* _WHAT IS REQUIRED_
Quote exactly the lines running from the line with "As illustrated in" to the end of the entries, including both, and nothing else.

* _GIVEN ENTRIES_
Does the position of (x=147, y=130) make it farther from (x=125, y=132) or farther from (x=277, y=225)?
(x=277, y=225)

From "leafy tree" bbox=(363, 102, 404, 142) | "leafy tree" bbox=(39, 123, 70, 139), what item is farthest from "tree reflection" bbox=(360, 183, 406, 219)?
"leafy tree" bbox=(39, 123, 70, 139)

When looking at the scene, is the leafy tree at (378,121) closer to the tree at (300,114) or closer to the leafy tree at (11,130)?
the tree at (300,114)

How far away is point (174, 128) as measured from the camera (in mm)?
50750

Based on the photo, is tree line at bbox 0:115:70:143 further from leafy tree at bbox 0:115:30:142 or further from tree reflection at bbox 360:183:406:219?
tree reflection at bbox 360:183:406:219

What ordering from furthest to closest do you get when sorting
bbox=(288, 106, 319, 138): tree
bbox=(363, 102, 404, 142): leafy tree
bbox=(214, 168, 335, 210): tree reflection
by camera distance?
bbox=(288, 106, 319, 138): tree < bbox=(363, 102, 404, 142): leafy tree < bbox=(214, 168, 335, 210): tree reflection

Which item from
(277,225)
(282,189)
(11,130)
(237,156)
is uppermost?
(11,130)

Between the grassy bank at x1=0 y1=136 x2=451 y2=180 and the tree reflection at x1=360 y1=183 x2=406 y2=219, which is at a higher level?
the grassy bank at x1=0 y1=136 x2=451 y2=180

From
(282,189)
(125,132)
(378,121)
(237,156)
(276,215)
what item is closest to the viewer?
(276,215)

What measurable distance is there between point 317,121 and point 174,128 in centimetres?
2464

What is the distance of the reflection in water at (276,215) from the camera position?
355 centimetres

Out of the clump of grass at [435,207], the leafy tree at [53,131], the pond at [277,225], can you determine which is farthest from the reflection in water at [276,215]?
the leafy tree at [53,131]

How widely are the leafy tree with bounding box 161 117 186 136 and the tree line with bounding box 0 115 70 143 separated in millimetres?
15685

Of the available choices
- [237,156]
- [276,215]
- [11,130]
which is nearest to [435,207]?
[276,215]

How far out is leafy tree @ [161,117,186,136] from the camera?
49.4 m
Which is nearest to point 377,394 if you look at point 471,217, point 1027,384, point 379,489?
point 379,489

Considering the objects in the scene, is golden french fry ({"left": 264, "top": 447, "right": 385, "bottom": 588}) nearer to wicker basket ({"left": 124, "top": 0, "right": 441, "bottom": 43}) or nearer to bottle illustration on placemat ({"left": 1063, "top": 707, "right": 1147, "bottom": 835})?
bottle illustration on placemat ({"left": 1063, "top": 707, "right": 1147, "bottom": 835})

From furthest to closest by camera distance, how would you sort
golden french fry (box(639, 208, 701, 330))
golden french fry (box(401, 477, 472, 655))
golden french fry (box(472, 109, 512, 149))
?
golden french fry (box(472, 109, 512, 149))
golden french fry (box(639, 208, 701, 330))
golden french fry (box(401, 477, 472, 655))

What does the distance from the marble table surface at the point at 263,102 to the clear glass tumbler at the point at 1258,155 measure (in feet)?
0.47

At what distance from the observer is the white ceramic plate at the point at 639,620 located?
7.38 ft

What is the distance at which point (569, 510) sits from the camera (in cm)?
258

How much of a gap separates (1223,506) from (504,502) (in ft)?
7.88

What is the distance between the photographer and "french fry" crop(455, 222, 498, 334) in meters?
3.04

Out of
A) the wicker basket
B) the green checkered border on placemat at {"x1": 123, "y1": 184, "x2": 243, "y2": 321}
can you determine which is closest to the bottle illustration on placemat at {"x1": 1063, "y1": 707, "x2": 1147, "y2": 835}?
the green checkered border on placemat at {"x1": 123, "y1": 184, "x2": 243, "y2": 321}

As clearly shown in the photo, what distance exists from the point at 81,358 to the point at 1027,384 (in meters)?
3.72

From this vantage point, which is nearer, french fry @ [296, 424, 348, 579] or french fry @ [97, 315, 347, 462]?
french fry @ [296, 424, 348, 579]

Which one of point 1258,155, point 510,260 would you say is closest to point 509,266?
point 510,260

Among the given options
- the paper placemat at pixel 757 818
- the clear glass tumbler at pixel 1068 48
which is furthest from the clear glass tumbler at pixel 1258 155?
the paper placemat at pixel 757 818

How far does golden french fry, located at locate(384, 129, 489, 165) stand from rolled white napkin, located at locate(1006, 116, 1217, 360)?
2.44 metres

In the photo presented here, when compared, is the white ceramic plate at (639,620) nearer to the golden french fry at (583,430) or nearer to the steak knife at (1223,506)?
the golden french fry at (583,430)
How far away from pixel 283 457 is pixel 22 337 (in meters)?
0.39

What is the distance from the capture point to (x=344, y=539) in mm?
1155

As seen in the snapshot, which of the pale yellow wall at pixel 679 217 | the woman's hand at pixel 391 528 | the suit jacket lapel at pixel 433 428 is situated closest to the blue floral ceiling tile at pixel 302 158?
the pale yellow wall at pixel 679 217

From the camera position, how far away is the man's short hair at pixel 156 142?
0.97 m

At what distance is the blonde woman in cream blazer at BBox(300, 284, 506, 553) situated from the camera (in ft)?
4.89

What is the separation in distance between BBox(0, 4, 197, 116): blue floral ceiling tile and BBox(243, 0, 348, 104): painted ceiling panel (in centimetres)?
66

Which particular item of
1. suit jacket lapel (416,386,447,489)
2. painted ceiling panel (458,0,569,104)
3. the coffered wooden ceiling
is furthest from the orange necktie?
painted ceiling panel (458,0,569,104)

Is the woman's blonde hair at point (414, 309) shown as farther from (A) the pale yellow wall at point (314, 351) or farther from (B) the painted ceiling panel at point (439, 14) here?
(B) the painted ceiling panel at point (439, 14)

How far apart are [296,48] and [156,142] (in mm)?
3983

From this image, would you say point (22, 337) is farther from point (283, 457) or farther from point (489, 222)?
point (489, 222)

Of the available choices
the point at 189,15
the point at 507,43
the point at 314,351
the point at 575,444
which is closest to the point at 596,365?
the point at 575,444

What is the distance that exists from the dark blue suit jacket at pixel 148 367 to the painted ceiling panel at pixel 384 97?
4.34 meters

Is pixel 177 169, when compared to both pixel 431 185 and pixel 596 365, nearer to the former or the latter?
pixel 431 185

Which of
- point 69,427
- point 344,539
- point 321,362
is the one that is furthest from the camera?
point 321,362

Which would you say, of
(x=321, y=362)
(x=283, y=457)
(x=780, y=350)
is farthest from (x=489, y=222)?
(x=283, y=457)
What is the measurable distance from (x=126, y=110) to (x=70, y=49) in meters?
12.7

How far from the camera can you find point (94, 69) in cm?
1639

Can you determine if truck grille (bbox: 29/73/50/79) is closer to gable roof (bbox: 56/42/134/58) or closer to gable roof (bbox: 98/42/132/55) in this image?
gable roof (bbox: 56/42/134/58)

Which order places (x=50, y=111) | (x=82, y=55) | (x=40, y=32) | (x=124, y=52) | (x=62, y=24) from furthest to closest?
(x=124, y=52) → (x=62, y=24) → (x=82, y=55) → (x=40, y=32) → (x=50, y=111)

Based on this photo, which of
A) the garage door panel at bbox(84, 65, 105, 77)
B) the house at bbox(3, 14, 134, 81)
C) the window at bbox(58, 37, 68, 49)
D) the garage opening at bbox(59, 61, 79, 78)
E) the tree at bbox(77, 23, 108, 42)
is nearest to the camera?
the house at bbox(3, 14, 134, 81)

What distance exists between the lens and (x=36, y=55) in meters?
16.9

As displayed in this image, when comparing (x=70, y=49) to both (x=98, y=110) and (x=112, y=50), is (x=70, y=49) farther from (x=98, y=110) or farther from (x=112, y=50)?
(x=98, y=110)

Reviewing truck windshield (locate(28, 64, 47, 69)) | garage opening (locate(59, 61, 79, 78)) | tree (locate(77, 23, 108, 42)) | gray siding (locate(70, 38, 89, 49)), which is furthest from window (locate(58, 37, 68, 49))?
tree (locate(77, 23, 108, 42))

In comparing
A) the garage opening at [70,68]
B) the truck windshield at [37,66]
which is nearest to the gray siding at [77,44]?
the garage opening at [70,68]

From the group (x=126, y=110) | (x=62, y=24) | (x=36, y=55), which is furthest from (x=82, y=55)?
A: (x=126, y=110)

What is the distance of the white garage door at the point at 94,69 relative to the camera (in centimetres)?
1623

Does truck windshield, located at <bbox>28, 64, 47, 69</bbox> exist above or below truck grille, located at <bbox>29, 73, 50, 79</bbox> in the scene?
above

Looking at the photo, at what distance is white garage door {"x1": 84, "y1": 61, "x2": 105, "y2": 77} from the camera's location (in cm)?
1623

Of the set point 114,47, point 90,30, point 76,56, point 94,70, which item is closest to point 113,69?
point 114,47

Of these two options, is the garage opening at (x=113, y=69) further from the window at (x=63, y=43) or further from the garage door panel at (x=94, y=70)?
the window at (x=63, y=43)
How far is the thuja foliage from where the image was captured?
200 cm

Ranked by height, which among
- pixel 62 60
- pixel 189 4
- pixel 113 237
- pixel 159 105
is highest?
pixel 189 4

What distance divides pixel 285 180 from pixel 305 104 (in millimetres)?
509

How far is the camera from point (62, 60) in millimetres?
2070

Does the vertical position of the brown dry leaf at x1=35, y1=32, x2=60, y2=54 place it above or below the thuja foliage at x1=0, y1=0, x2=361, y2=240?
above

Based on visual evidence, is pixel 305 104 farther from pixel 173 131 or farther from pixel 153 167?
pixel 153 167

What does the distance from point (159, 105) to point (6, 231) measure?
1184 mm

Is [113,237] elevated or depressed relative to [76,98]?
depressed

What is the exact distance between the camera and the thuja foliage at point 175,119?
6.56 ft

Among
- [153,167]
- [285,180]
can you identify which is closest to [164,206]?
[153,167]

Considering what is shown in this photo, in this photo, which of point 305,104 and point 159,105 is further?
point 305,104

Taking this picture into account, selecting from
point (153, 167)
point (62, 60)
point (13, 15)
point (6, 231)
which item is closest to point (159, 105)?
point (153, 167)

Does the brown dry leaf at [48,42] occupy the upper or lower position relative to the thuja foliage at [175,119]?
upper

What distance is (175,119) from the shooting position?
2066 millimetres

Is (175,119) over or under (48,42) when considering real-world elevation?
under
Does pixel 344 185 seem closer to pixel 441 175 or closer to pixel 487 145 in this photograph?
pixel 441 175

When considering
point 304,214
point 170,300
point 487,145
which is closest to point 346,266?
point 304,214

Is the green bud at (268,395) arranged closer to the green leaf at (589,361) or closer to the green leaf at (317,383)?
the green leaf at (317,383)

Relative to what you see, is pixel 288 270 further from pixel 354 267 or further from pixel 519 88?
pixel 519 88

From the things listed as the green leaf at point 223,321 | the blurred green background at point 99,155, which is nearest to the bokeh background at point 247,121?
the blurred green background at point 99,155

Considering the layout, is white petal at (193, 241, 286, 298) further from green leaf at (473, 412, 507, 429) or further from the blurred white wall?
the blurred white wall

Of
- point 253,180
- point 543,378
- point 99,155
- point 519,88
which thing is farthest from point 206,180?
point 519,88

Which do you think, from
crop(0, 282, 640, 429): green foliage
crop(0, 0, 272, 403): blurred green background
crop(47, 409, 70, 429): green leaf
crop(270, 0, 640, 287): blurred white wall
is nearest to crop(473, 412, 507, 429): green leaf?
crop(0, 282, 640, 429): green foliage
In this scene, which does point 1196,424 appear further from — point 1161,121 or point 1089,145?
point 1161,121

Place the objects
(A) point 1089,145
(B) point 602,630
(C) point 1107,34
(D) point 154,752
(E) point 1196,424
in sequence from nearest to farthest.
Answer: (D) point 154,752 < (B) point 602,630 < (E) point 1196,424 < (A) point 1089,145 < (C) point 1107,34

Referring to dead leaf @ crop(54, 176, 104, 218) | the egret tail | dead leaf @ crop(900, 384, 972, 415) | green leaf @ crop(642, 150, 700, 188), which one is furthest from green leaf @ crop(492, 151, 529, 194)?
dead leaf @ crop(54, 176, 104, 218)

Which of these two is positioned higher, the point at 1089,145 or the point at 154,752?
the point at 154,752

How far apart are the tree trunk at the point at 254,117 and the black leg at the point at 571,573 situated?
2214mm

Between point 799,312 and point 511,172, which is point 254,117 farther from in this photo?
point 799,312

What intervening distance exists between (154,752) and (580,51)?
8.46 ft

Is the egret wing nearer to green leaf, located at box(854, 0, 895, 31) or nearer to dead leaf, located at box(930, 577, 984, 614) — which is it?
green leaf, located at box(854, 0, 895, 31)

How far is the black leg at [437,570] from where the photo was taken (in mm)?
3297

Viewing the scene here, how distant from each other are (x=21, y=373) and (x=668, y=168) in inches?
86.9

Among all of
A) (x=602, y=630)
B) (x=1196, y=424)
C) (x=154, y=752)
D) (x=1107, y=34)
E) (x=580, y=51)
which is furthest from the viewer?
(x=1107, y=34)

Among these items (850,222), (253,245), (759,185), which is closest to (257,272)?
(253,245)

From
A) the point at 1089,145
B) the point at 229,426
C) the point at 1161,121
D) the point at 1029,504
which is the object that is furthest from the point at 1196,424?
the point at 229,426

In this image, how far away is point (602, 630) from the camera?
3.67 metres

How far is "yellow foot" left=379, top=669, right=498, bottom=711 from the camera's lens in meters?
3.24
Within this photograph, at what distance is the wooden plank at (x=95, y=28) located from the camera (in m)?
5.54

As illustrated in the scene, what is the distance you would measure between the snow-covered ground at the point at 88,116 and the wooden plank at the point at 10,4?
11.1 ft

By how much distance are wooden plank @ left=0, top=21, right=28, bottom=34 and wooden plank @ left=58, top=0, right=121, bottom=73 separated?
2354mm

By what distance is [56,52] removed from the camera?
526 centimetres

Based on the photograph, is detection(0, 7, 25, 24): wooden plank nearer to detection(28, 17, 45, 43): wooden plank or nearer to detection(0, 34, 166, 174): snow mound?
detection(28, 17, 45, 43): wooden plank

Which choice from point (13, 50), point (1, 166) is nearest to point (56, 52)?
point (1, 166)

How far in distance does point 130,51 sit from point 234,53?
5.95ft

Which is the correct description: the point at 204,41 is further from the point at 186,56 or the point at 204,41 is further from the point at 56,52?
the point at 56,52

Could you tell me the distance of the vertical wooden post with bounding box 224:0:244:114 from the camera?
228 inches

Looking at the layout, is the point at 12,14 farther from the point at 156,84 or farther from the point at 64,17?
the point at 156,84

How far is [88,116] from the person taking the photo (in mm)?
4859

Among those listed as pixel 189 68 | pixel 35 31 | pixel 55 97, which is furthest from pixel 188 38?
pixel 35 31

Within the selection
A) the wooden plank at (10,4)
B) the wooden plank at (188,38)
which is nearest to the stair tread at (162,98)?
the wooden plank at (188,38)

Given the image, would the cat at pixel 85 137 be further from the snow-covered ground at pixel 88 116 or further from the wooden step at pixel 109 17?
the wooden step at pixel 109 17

* _COMPLETED TASK_
As illustrated in the scene, what is the distance you would measure between the snow-covered ground at the point at 88,116 and the wooden plank at the point at 10,4?
11.1 ft

By how much distance are wooden plank @ left=0, top=21, right=28, bottom=34 and wooden plank @ left=58, top=0, right=121, bottom=73 separated?
2354mm

By what distance is [56,52] removed from the camera?
526 centimetres

Based on the photograph, is detection(0, 7, 25, 24): wooden plank nearer to detection(28, 17, 45, 43): wooden plank or nearer to detection(0, 34, 166, 174): snow mound?
detection(28, 17, 45, 43): wooden plank

Which choice from point (13, 50), point (1, 166) is nearest to point (56, 52)?
point (1, 166)

How far in distance does point 130,51 sit from point 234,53?
5.95ft

Which is the correct description: the point at 204,41 is further from the point at 186,56 or the point at 204,41 is further from the point at 56,52?
the point at 56,52

Could you tell me the distance of the vertical wooden post with bounding box 224:0:244:114 from the camera?
228 inches

Looking at the layout, is the point at 12,14 farther from the point at 156,84 or farther from the point at 64,17?
the point at 156,84

How far is [88,116] from the person taking the photo (in mm)?
4859

Among those listed as pixel 189 68 | pixel 35 31 | pixel 55 97, which is furthest from pixel 188 38?
pixel 35 31

Within the selection
A) the wooden plank at (10,4)
B) the wooden plank at (188,38)
which is nearest to the stair tread at (162,98)?
the wooden plank at (188,38)

Given the image, would the cat at pixel 85 137 be further from the snow-covered ground at pixel 88 116 or further from the wooden step at pixel 109 17?
the wooden step at pixel 109 17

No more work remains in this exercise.